**Complete the following**
1. Reproduce word for word the part of the Solr forum post starting with "My script to" and going on through "chunks=$(expr $numfound / $SOLR_CHUNK_SIZE )".
2. In the Solr forum post, what blocked all http(s) traffic between QA and production?

**Selected passage**
^^^^^^^^
I had a similar issue, where I had to make a copy from production to our QA environment. We faced two problems:
- Firewall blocking all http(s) traffic between QA and production
- Snapshots are impossible due to heavy writes and Zookeeper setup timing out
So I created a solution by simply retrieving all documents on the production server via the select handler and dump this into a xml file, copy the files to the QA server and then put them in a location where the import could pick them up. To get this to work took me way too much time, which was due to both my lack of knowledge of SOLR and also because most examples on the interwebs are wrong and everybody is just copying each other. Hence I'm sharing my solution here.
My script to dump the documents:
#!/bin/bash
SOURCE_SOLR_HOST='your.source.host'
SOLR_CHUNK_SIZE=10000
DUMP_DIR='/tmp/'
indexesfile='solr-indexes.txt'
for index in `cat $indexesfile`; do
solrurl="http://${SOURCE_SOLR_HOST}:8983/solr/$index/select?indent=on&q=*:*&wt=xml"
curl "${solrurl}&rows=10" -o /tmp/$index.xml
numfound=`grep -i numfound /tmp/$index.xml | sed -e 's/.*numFound=\"\([0-9]*\)\".*/\1/'`
chunks=$(expr $numfound / $SOLR_CHUNK_SIZE )
^^^^^^^^
**Material**

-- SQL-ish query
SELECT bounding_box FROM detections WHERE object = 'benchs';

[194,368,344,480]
^^^^^^^^
**Correct answers**
1.
My script to dump the documents:
#!/bin/bash
SOURCE_SOLR_HOST='your.source.host'
SOLR_CHUNK_SIZE=10000
DUMP_DIR='/tmp/'
indexesfile='solr-indexes.txt'
for index in `cat $indexesfile`; do
solrurl="http://${SOURCE_SOLR_HOST}:8983/solr/$index/select?indent=on&q=*:*&wt=xml"
curl "${solrurl}&rows=10" -o /tmp/$index.xml
numfound=`grep -i numfound /tmp/$index.xml | sed -e 's/.*numFound=\"\([0-9]*\)\".*/\1/'`
chunks=$(expr $numfound / $SOLR_CHUNK_SIZE )

2. A firewall.